Selected extract:
--- begin ---

7 April 2026, NIICE Commentary 12432
E V A Dissanayake
Navigating Strategic Vulnerability: Why Maritime Chokepoints Matter
The ongoing Iran war has transformed two of the world’s most critical maritime chokepoints, the Strait of Hormuz and the Bab el-Mandeb Strait, into epicenters of global insecurity. Together, these narrow waterways form the backbone of energy and trade flows connecting Asia, Europe, and Africa. Disruptions in either strait reverberate across supply chains, energy markets, and geopolitical alignments. The current conflict demonstrates how modern warfare increasingly targets maritime infrastructure rather than territory, weaponizing geography to exert strategic pressure on the international system. Understanding the strategic, economic, and security implications of these disruptions is essential for policymakers, industry leaders, and the international community as a whole.

--- end ---

Dataset content:
--- begin ---

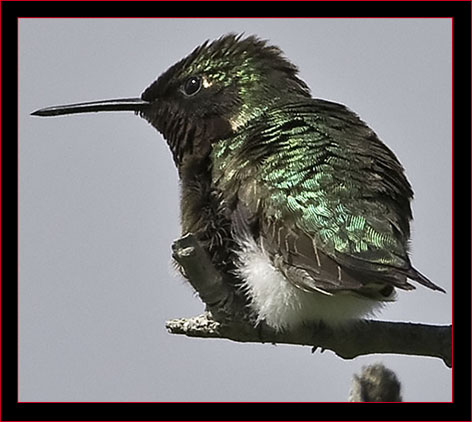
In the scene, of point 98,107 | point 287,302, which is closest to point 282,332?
point 287,302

--- end ---

Objectives:
A. According to the maritime chokepoints commentary, why does a disruption in either strait have such wide effects? Answer in one to three sentences.
B. Answer these questions using the maritime chokepoints commentary:
(i) Which two straits does it name as critical chokepoints?
(ii) What conflict does it say has turned them into epicenters of global insecurity?
(iii) What does it say modern warfare increasingly targets instead of territory?
C. Please extend the maritime chokepoints commentary, beginning right after its final sentence.

Final results:
A. The Strait of Hormuz and the Bab el-Mandeb Strait together form the backbone of the energy and trade flows that connect Asia, Europe, and Africa. Because so much passes through these narrow waterways, a disruption in either one reverberates across supply chains, energy markets, and geopolitical alignments.

B.
(i) The Strait of Hormuz and the Bab el-Mandeb Strait.
(ii) The ongoing Iran war.
(iii) Maritime infrastructure.

C.
The Strait of Hormuz: An Energy Lifeline Disrupted
The Strait of Hormuz, recognized as the world’s most critical energy transit chokepoint, is a crucial route for roughly 20% of global petroleum and liquefied natural gas (LNG) passing daily under normal conditions. Following joint U.S. - Israeli strikes on Iran, a swift Iranian response repeatedly warned of the closure of the strait to hostile ships and that attacks on transiting vessels would be met with force.
As a result, the partially enforced closure of the Hormuz Strait witnessed dramatic reductions in shipping traffic, spikes in insurance premiums, and global energy volatility. According to satellite tracking and maritime data, vessel transits dropped by more than 70 - 90%, with hundreds of tankers and cargo ships idling in nearby anchorages or rerouting to alternate paths. Rather than imposing a traditional physical blockade, Iran’s strategy has been to harness maritime risk and insurance dynamics to deter commercial shipping, effectively freezing traffic without overt declaration of a blockade.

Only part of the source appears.